Addiction, abuse, and misuse. Risk evaluation and mitigation strategy (REMS). Life-threatening respiratory depression. Accidental exposure. Neonatal opioid withdrawal syndrome. Risks from concomitant use with benzodiazepines or other CNS depressants.
Assess the potential need for access to naloxone when initiating and renewing therapy. Consider prescribing naloxone based on risk factors for overdose (eg, history of opioid use disorder, prior opioid overdose, household members or other close contacts at risk for accidental ingestion or overdose). Not for use in the management of addictive disorders. Abuse potential (monitor). Life-threatening respiratory depression; monitor within first 24–72hrs of initiating therapy and following dose increases. Accidental exposure may cause fatal overdose (esp. in children). Sleep-related breathing disorders (including central sleep apnea (CSA), sleep-related hypoxemia); consider dose reduction if CSA develops. COPD, cor pulmonale, decreased respiratory reserve, hypoxia, hypercapnia, or pre-existing respiratory depression; monitor and consider non-opioid analgesics. Increased risk of QT prolongation with doses >20mcg/hr; avoid with history of long QT syndrome. Hypokalemia. Unstable cardiac disease (eg, unstable atrial fibrillation, symptomatic bradycardia, unstable CHF, active MI). Adrenal insufficiency. Head injury. Increased intracranial pressure, brain tumors; monitor. Seizure disorders. CNS depression. Impaired consciousness, coma, shock; avoid. Biliary tract disease. Acute pancreatitis. Fever. Drug abusers. Severe hepatic impairment: consider alternative. If at risk for hepatotoxicity (eg, history of alcohol or IV drug abuse, liver disease); obtain baseline liver enzyme levels and monitor periodically. Avoid external heat (eg, thermal wraps, sunlamps); risk of overdose. Reevaluate periodically. Avoid abrupt cessation. Elderly. Cachectic. Debilitated. Pregnancy; potential neonatal opioid withdrawal syndrome during prolonged use.
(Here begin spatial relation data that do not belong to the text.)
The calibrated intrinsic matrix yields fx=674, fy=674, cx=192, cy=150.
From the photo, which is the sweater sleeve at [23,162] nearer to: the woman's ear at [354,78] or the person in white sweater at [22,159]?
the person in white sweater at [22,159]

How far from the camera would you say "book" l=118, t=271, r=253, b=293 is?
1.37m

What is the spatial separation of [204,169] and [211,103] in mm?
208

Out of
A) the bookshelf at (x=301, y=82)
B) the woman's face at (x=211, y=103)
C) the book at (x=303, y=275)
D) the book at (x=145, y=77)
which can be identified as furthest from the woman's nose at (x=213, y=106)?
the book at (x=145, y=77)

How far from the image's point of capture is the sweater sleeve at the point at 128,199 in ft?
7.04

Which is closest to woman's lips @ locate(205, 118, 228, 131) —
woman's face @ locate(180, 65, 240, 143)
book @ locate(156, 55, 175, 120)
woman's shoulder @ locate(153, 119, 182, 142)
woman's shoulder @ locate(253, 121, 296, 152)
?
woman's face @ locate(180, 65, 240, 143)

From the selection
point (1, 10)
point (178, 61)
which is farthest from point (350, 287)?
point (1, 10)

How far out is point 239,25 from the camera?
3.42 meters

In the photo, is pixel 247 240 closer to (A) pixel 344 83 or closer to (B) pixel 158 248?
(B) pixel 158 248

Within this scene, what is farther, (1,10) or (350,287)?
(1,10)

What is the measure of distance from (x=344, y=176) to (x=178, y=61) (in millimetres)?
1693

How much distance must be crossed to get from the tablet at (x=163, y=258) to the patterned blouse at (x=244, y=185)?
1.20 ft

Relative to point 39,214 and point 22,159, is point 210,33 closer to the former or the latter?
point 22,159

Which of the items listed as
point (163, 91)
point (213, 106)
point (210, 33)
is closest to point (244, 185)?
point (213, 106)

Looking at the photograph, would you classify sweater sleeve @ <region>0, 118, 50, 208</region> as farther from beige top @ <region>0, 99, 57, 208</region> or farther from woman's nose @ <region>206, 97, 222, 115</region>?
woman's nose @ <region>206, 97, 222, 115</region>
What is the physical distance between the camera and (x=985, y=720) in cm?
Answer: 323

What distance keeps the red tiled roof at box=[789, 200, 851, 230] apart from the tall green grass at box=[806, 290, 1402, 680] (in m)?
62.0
Labor & delivery, nursing mothers: not recommended.
Opioid (partial agonist-antagonist).
Increased risk of hypotension, respiratory depression, sedation with benzodiazepines or other CNS depressants (eg, non-benzodiazepine sedatives/hypnotics, anxiolytics, general anesthetics, phenothiazines, tranquilizers, muscle relaxants, antipsychotics, alcohol, other opioids); reserve concomitant use in those for whom alternative options are inadequate; limit dosages/durations to minimum required; monitor closely; consider prescribing naloxone if concomitant use is warranted. Avoid concomitant Class 1A (eg, quinidine, procainamide, disopyramide) or Class III antiarrhythmics (eg, sotalol, amiodarone, dofetilide). During or within 14 days of MAOIs: not recommended. Risk of serotonin syndrome with serotonergic drugs (eg, SSRIs, SNRIs, TCAs, triptans, 5-HT3 antagonists, mirtazapine, trazodone, tramadol, cyclobenzaprine, metaxalone, MAOIs, linezolid, IV methylene blue); monitor and discontinue if suspected. Avoid concomitant mixed agonist/antagonist opioids (eg, butorphanol, nalbuphine, pentazocine) or partial agonist (eg, buprenorphine); may reduce effects and/or precipitate withdrawal symptoms. Potentiated by CYP3A4 inhibitors (eg, macrolides, azole antifungals, protease inhibitors). Antagonized by CYP3A4 inducers (eg, rifampin, carbamazepine, phenytoin). May antagonize diuretics; monitor. Paralytic ileus may occur with anticholinergics.
Nausea, headache, application site reactions (pruritus, erythema, rash; discontinue if severe), dizziness, constipation, somnolence, vomiting, dry mouth; respiratory depression, severe hypotension, syncope, hypersensitivity reactions.